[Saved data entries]
■ ■ ■ ■ ■ ■ ■
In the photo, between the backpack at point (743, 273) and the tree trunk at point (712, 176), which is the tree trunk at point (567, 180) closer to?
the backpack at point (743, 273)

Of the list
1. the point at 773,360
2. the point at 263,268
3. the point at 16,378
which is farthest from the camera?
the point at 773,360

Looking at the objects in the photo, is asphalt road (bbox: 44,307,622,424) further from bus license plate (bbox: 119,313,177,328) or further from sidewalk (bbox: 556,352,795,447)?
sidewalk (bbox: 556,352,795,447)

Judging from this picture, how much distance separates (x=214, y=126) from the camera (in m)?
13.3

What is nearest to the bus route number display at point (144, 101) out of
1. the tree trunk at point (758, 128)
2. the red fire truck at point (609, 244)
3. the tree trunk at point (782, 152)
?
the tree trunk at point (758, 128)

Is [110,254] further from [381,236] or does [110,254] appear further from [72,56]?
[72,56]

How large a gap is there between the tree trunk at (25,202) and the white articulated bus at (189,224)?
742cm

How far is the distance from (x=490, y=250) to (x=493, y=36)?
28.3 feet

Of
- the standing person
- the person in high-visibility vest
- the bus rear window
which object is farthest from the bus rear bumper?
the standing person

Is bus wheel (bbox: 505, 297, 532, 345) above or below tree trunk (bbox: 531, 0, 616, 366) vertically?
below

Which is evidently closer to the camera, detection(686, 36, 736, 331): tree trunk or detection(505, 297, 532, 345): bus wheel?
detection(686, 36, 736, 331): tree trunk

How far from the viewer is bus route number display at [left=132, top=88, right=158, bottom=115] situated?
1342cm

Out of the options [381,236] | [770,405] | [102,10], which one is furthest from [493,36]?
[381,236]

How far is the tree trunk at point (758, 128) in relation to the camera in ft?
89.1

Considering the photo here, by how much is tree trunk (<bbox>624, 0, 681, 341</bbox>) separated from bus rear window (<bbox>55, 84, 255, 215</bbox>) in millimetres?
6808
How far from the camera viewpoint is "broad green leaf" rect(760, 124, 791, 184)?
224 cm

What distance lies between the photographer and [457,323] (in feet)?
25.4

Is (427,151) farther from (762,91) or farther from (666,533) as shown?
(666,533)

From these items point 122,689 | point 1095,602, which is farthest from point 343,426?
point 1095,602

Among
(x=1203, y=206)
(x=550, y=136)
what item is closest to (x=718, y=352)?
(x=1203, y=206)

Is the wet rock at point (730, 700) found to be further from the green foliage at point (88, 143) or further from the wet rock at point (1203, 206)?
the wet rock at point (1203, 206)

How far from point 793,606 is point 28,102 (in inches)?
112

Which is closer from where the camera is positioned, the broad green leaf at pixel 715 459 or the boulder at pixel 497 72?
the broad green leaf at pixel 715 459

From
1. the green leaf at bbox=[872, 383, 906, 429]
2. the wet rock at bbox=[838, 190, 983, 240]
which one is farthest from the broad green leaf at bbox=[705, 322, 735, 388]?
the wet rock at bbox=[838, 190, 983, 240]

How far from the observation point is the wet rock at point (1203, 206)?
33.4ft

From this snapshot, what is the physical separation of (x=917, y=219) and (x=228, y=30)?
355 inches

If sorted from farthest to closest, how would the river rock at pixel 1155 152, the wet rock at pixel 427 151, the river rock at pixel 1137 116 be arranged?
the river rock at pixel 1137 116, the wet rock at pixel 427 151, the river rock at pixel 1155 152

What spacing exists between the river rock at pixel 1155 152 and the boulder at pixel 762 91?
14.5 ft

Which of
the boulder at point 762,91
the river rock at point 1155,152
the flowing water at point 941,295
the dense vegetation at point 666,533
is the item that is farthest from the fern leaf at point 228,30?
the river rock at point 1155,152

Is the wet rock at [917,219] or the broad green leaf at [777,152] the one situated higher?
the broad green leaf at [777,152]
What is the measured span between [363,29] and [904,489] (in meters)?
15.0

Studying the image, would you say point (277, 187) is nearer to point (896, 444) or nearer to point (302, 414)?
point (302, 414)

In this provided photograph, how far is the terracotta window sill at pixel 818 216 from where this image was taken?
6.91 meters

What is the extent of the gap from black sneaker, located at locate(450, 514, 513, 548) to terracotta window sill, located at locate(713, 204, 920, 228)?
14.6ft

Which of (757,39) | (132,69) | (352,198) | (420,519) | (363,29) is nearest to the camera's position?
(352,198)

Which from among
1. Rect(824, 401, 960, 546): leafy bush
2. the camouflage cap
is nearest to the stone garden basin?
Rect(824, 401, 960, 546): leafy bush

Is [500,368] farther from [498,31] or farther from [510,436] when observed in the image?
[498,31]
■ ■ ■ ■ ■ ■ ■
• [TASK GOAL]: Write the entire listing out again, word for word.

• [OUTPUT FOR THIS TASK]:
In the photo, between the backpack at point (743, 273) and the tree trunk at point (712, 176), which is the tree trunk at point (567, 180) closer to?
the backpack at point (743, 273)

Of the list
1. the point at 773,360
2. the point at 263,268
3. the point at 16,378
which is farthest from the camera?
the point at 773,360

Looking at the objects in the photo, is asphalt road (bbox: 44,307,622,424) further from bus license plate (bbox: 119,313,177,328) or further from sidewalk (bbox: 556,352,795,447)?
sidewalk (bbox: 556,352,795,447)

Judging from this picture, how much distance separates (x=214, y=126) from the camera (in m)?
13.3

What is nearest to the bus route number display at point (144, 101) out of
1. the tree trunk at point (758, 128)
2. the red fire truck at point (609, 244)
3. the tree trunk at point (782, 152)
?
the tree trunk at point (758, 128)

Is [110,254] further from [381,236] or does [110,254] appear further from [72,56]?
[72,56]

How large a gap is there between the tree trunk at (25,202) and the white articulated bus at (189,224)?
742cm

How far is the distance from (x=490, y=250) to (x=493, y=36)?
28.3 feet

Of
- the standing person
- the person in high-visibility vest
- the bus rear window
which object is farthest from the bus rear bumper?
the standing person

Is bus wheel (bbox: 505, 297, 532, 345) above or below tree trunk (bbox: 531, 0, 616, 366) vertically?
below

Which is evidently closer to the camera, detection(686, 36, 736, 331): tree trunk or detection(505, 297, 532, 345): bus wheel?
detection(686, 36, 736, 331): tree trunk

How far from the viewer is bus route number display at [left=132, top=88, right=158, bottom=115] situated?
1342cm

Out of the options [381,236] | [770,405] | [102,10], which one is furthest from [493,36]?
[381,236]

How far is the tree trunk at point (758, 128) in relation to the camera in ft?
89.1

Considering the photo here, by how much is tree trunk (<bbox>624, 0, 681, 341</bbox>) separated from bus rear window (<bbox>55, 84, 255, 215</bbox>) in millimetres?
6808
How far from the camera viewpoint is "broad green leaf" rect(760, 124, 791, 184)?
224 cm

What distance lies between the photographer and [457,323] (in feet)?
25.4

Is (427,151) farther from (762,91) or farther from (666,533) as shown?
(666,533)

From these items point 122,689 | point 1095,602, which is farthest from point 343,426?
point 1095,602

Among
(x=1203, y=206)
(x=550, y=136)
what item is closest to (x=718, y=352)?
(x=1203, y=206)

Is the wet rock at point (730, 700) found to be further from the green foliage at point (88, 143) or further from the wet rock at point (1203, 206)?
the wet rock at point (1203, 206)

How far from point 793,606 is point 28,102 (in inches)?
112

Which is closer from where the camera is positioned, the broad green leaf at pixel 715 459 or the boulder at pixel 497 72?
the broad green leaf at pixel 715 459

From
1. the green leaf at bbox=[872, 383, 906, 429]
2. the wet rock at bbox=[838, 190, 983, 240]
which one is farthest from the broad green leaf at bbox=[705, 322, 735, 388]?
the wet rock at bbox=[838, 190, 983, 240]

How far from the observation point is the wet rock at point (1203, 206)?
33.4ft

From this snapshot, what is the physical separation of (x=917, y=219) and (x=228, y=30)?
355 inches

If sorted from farthest to closest, how would the river rock at pixel 1155 152, the wet rock at pixel 427 151, the river rock at pixel 1137 116 be arranged?
the river rock at pixel 1137 116, the wet rock at pixel 427 151, the river rock at pixel 1155 152

What spacing exists between the river rock at pixel 1155 152 and the boulder at pixel 762 91?
14.5 ft

Which of
the boulder at point 762,91
the river rock at point 1155,152
the flowing water at point 941,295
the dense vegetation at point 666,533
is the item that is farthest from the fern leaf at point 228,30?
the river rock at point 1155,152

Is the wet rock at [917,219] or the broad green leaf at [777,152] the one situated higher?
the broad green leaf at [777,152]
What is the measured span between [363,29] and [904,489] (in meters)?
15.0

Studying the image, would you say point (277, 187) is nearer to point (896, 444) or nearer to point (302, 414)?
point (302, 414)

In this provided photograph, how far is the terracotta window sill at pixel 818 216 from where this image was taken?
6.91 meters

What is the extent of the gap from black sneaker, located at locate(450, 514, 513, 548) to terracotta window sill, located at locate(713, 204, 920, 228)?
14.6ft

Which of (757,39) | (132,69) | (352,198) | (420,519) | (363,29) is nearest to the camera's position?
(352,198)

Which from among
1. Rect(824, 401, 960, 546): leafy bush
2. the camouflage cap
is nearest to the stone garden basin?
Rect(824, 401, 960, 546): leafy bush

Is [500,368] farther from [498,31] or farther from [510,436] when observed in the image?
[498,31]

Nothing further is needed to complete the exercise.